Há o caso do presidente de uma grande empresa da África do Sul. Ele ficou exultante depois de derrotar o filho numa partida de monopólio. Era um jogo sem importância. Mais tarde, ele passou a se questionar no íntimo: "O que aconteceu comigo? Tenho fome de poder e quero controlar as pessoas". A partir desse episódio, mergulhou num profundo processo de mudança pessoal. Principal executivo da maior cadeia de varejo da África do Sul, com centenas de lojas em todo o país, ele passou a confiar mais nas pessoas a sua volta e acabou por lhes dar mais poder de decisão. Inclusive aos negros marginalizados pelas políticas de segregação racial do passado. O resultado é que essa empresa se tornou o maior e mais poderoso grupo de lojas de confecções da África do Sul. Tudo começou com a mudança interna de seu principal executivo. As mudanças externas vieram a seguir. Essa história é um dos oito casos que descrevo no livro Vivendo os 7 Hábitos. Cada um mostra como as pessoas conseguiram revolucionar seus negócios, famílias, escolas e governos por meio desse processo de transformação interior. 

Quais são, a seu ver, as virtudes e as fraquezas do Brasil?
É um povo extraordinário, com grande tradição de foco na família, sem falar em seus recursos naturais fantásticos. Acho que a fragilidade reside na falta de poder das camadas de baixo da população e no excesso de controle autoritário. Os altos executivos costumam tomar as decisões importantes para todo o resto da empresa. Há problemas também relacionados à questão da confiança. A confiança nas organizações é criada por meio de caráter e competência - no plano individual e organizacional. Do presidente até funcionários de todos os níveis, cada pessoa deve manifestar uma forte personalidade. Em outras palavras, princípio centrado em liderança deve estar dentro da personalidade de cada pessoa, a fim de ganhar crédito e confiança de outros. 

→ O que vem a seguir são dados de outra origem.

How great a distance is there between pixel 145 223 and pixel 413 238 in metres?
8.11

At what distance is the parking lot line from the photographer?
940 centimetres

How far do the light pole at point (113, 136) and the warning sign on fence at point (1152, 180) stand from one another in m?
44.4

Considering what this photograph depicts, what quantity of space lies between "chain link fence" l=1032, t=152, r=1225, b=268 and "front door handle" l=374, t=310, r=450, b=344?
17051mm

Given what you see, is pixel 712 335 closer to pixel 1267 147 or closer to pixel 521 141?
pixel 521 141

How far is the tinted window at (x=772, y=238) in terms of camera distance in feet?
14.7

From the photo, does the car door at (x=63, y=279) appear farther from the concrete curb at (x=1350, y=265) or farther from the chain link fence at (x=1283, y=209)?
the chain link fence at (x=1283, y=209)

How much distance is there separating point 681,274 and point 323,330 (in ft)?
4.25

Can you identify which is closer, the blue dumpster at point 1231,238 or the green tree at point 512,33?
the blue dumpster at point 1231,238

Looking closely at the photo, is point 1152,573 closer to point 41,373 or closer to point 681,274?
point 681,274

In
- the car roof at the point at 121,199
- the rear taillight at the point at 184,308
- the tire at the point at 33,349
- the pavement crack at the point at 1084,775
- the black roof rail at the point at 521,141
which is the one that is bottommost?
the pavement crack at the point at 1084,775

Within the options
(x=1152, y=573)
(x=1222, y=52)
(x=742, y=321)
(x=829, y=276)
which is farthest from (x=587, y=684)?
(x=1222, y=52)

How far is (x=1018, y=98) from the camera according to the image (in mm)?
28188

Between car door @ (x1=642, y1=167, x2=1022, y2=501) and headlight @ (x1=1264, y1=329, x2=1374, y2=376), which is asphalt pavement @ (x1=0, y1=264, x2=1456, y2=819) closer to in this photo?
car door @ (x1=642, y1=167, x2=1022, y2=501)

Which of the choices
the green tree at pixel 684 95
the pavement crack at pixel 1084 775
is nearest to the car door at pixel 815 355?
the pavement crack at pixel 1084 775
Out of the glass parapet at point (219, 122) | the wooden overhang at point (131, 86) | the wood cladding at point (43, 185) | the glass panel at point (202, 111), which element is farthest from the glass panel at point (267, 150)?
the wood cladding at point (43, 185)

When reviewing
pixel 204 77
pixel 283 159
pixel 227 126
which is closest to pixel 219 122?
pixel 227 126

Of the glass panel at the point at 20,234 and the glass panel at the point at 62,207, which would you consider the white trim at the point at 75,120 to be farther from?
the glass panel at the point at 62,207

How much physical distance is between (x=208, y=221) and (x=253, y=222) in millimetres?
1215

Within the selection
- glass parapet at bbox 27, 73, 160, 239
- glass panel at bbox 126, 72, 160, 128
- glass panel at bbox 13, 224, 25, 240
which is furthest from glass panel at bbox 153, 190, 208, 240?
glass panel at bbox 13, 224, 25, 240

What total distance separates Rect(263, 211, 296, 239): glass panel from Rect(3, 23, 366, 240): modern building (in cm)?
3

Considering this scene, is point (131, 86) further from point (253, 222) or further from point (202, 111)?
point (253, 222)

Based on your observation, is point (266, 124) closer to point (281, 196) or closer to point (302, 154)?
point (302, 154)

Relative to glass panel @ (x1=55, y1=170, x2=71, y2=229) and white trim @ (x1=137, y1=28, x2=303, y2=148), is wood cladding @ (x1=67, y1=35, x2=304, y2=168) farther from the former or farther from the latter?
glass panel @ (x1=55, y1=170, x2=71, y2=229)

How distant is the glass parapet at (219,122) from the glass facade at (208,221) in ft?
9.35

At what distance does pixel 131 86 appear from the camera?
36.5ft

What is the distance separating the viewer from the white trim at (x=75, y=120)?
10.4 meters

Como é possível convencer os chefes de que eles precisam, para o bem das empresas, abrir mão de uma fatia de seu poder e compartilhá-lo com seus subordinados?
Você acabou de descrever o que nós ensinamos nos nossos livros. Para ter o espírito de ganha-ganha, é preciso buscar o que chamo de A Regra de Ouro: ir atrás do benefício mútuo. É preciso raciocinar em termos de "nós", e não mais em termos de "eu". Ou seja, deixar de lado o egocentrismo e investir no trabalho em equipe. Mas para que isso aconteça é necessário ter um ideal sobre o que é certo, qual é a sua visão, qual é a sua missão. Esse é o hábito 2, que eu chamo de começar com um objetivo em mente. 

Como o senhor vê o ambiente de trabalho nos próximos anos com o advento da Internet?
Muito dependerá da natureza de cada usuário. Os egoístas vão usar as novas tecnologias para aumentar ainda mais a alienação e reduzir o grau de confiança entre as pessoas. Mas quem se importa com aqueles a sua volta empregará as novas tecnologias para permanecer mais próximo de seus clientes e conferir maior poder para que seus empregados produzam mais. A tecnologia pode ser tanto uma bênção como uma desgraça, mas irá mudar tudo de maneira muito profunda. Quando a infra-estrutura avança, tudo o mais acompanha. 

O senhor aplica os seus conceitos de eficiência no seu dia-a-dia? O senhor é hoje melhor marido, pai e avô do que há, digamos, 15 anos?
Não mudei tanto, porque sempre fui muito dedicado à minha família e aos meus filhos. Tenho hoje 31 netos, filhos de meus nove filhos. Nós focamos primordialmente a família. É isso o que importa. Daí a importância do casamento. Sem casamentos fortes, não há famílias fortes. O primeiro laço da sociedade é o casamento. Quando ele se esgarça, o resto tende a se esgarçar também.